Questo genere di cooperazione richiede fiducia nel cambiare la situazione e significherà ristabilire le sorti del capitale e del lavoro, dei cittadini e delle imprese, dei mercati e dello Stato.
La democrazia, la sovranità nazionale e l’integrazione economica globale sono incompatibili tra loro: possiamo combinare due delle tre cose, ma non possiamo averle tutte e tre contemporaneamente e per intero, servirà fare un passo indietro rispetto alla globalizzazione selvaggia e lavorare per ricreare prosperità.
Stiamo entrando in una nuova era di localizzazione, ciò non significa che il globale svanirà, al contrario: via via che l’economia mondiale diventerà sempre più digitale, le idee e le informazioni continueranno a diffondersi oltre i confini, forse più velocemente, così che i capitali saranno mobili, forse non saranno liberi come in passato.
Uno degli aspetti più deleteri della globalizzazione degli ultimi cinquant’anni è stata la capacità del capitale di muoversi ben al di sopra dei lavoratori e dei cittadini.
Non sarà un male se ci saranno più limiti a ciò che le istituzioni finanziarie delle democrazie liberali potranno fare per sovvenzionare governi autocratici o nuocere al benessere economico dei cittadini nei loro paesi d’origine, dovranno essere ripensate le regole commerciali, i diritti del lavoro e il modo di inserire i costi e i benefici della crescita economica all’interno dei dati che i politici utilizzano per plasmare il mondo in cui viviamo.
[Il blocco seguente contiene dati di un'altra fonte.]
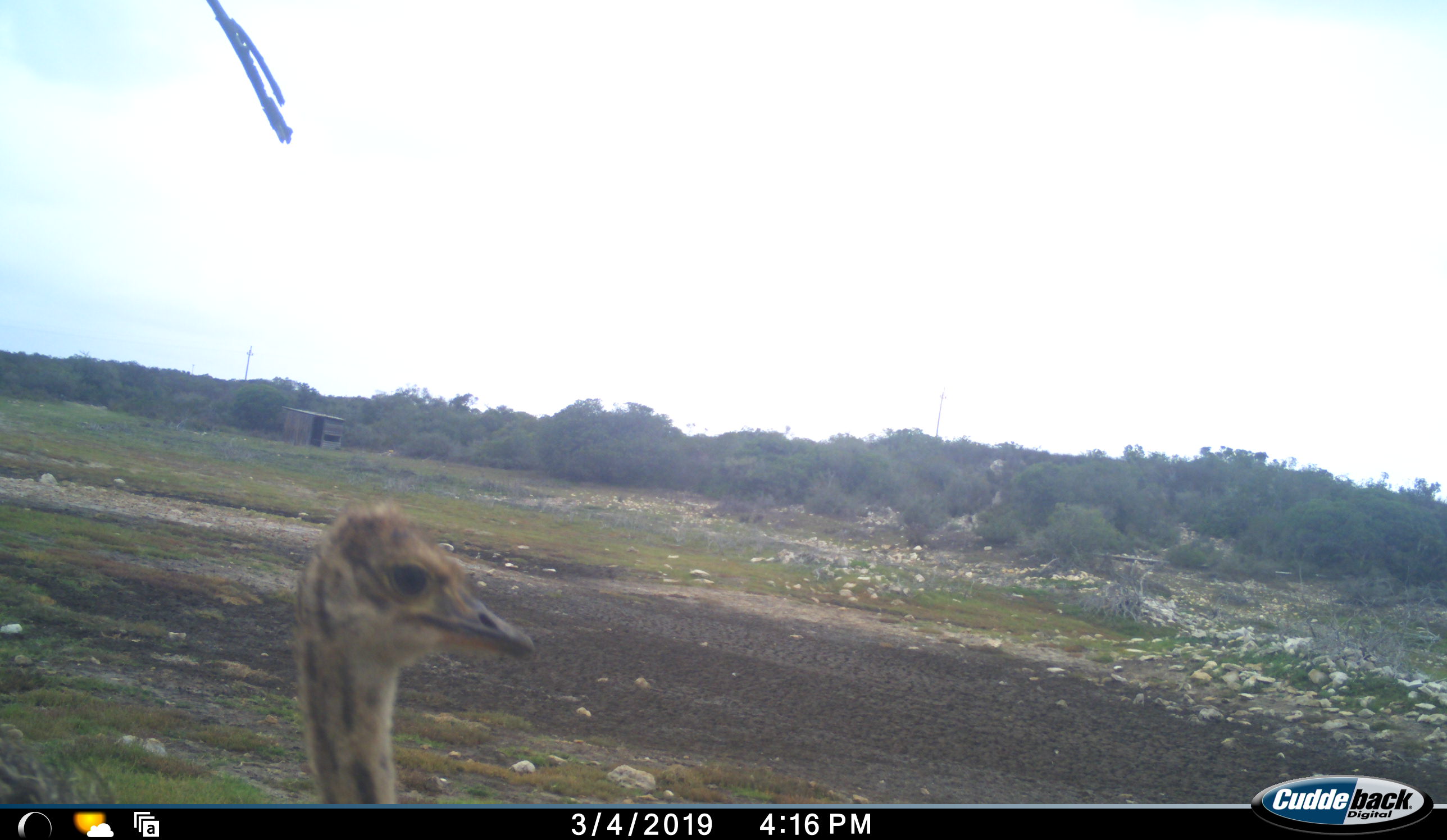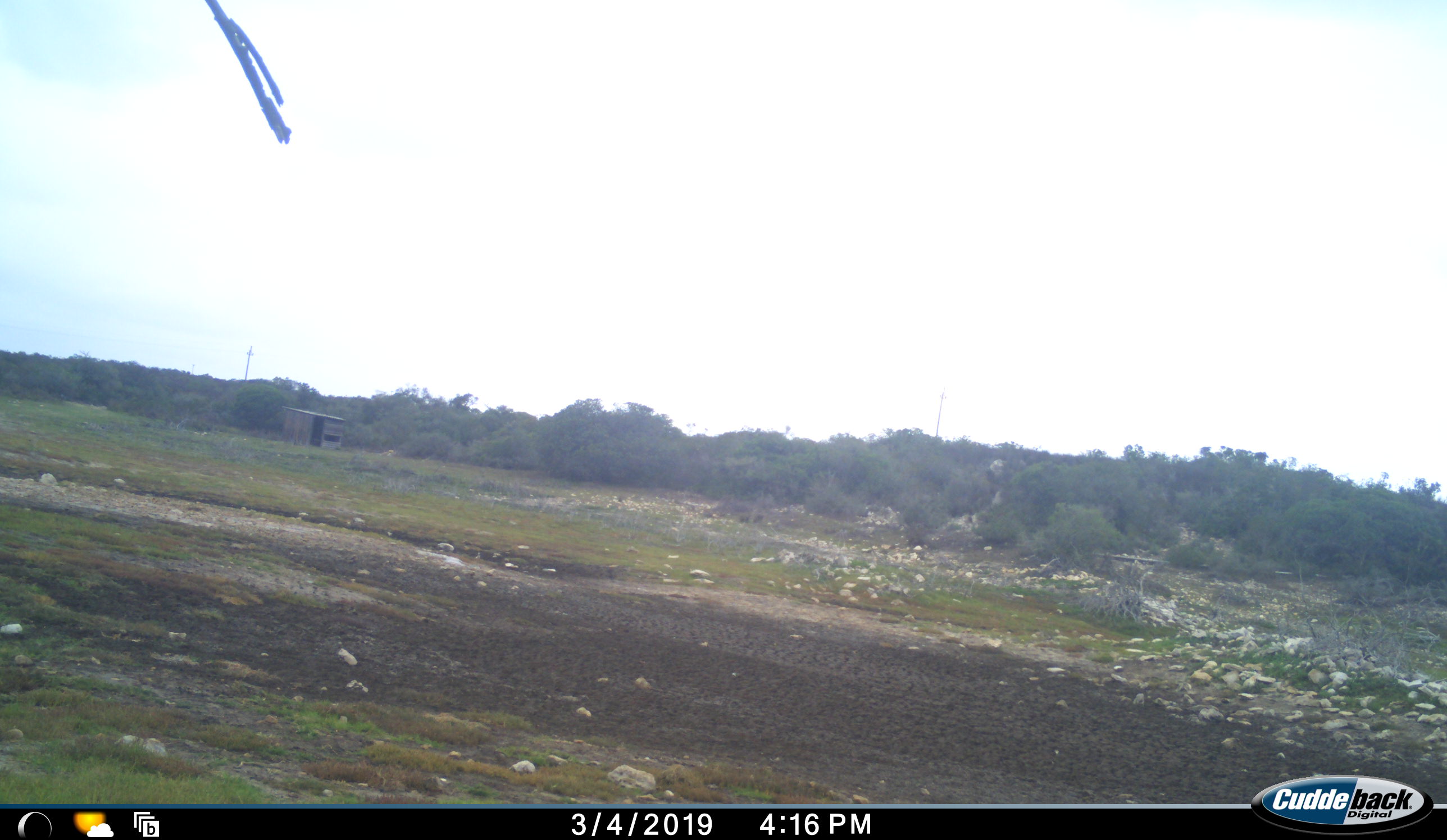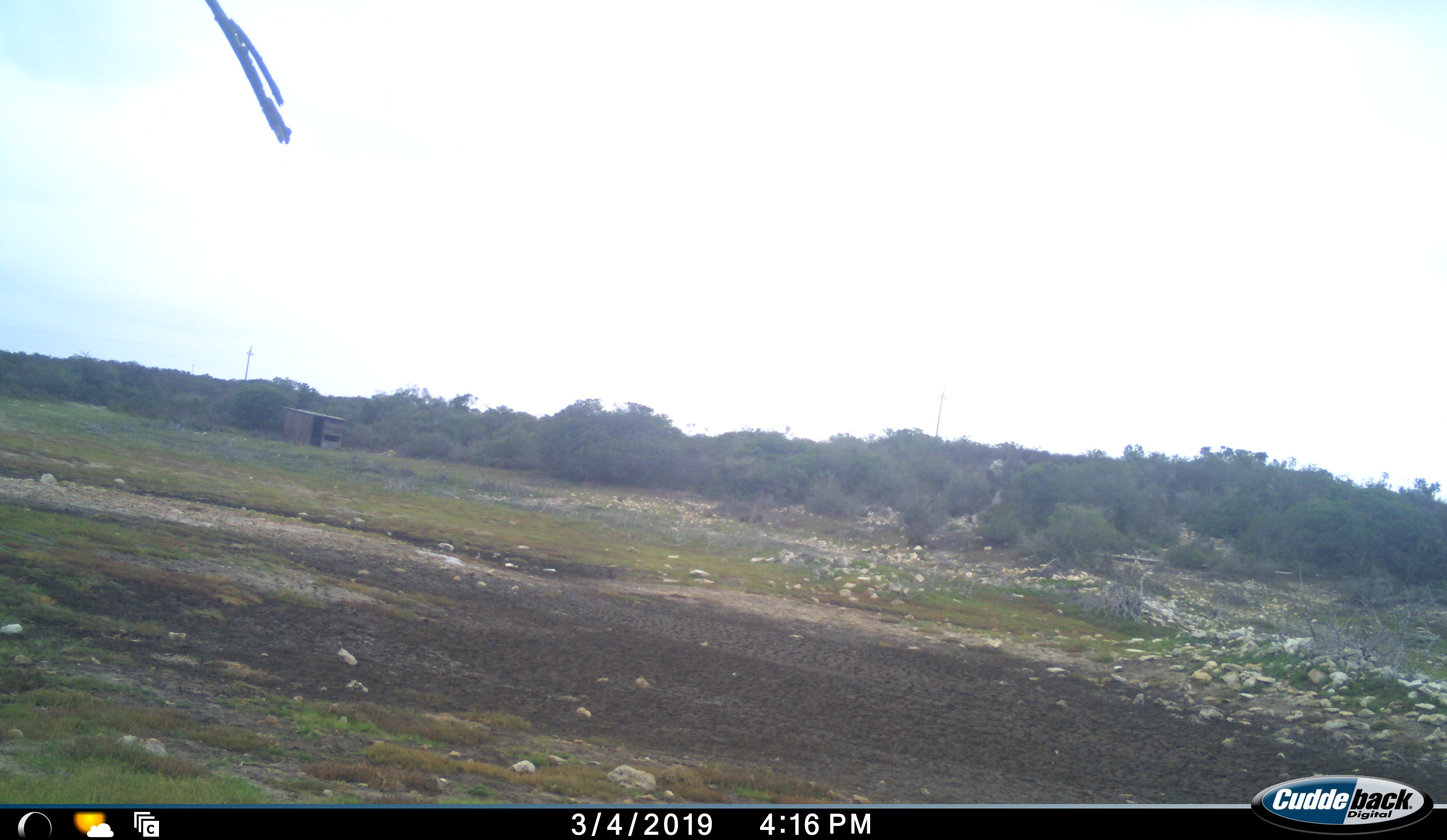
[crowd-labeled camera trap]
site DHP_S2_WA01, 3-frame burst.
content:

Gli affari non riguarderanno solo gli azionisti, i frutti della crescita saranno riportati in seno alle comunità di tutto il mondo.
Non si può tornare alle economie nazionali chiuse degli anni Cinquanta e Sessanta, né potremo tornare indietro, se la ricchezza e il potere non saranno più concentrati in poche mani e in pochi luoghi, il mondo sarà migliore, più stabile e più giusto.
Nessuno si augurerebbe una pandemia o un conflitto armato, ma eventi come il coronavirus, o la guerra in Ucraina, hanno messo in evidenza i pericoli insiti nei nostri sistemi energetici, i rischi per l’ambiente, le lacune nelle catene di approvvigionamento, i limiti del nostro sistema sanitario e le sfide a un elemento essenziale quale la sicurezza alimentare.
Tra tante vicende fosche ce ne sono di più radiose, storie di aziende, paesi e cittadini che risolvono problemi complessi, che fanno parte di un discorso più ampio sulle capacità di cui disponiamo per localizzare, anziché concentrare, la ricchezza e il potere.
Per una serie di ragioni; tecnologiche, geopolitiche, demografiche e ambientali, il quadro della prosperità diventerà ben più locale, procederemo verso una nuova era, che sorgerà con le proprie sfide e opportunità, l’importante sarà coglierle.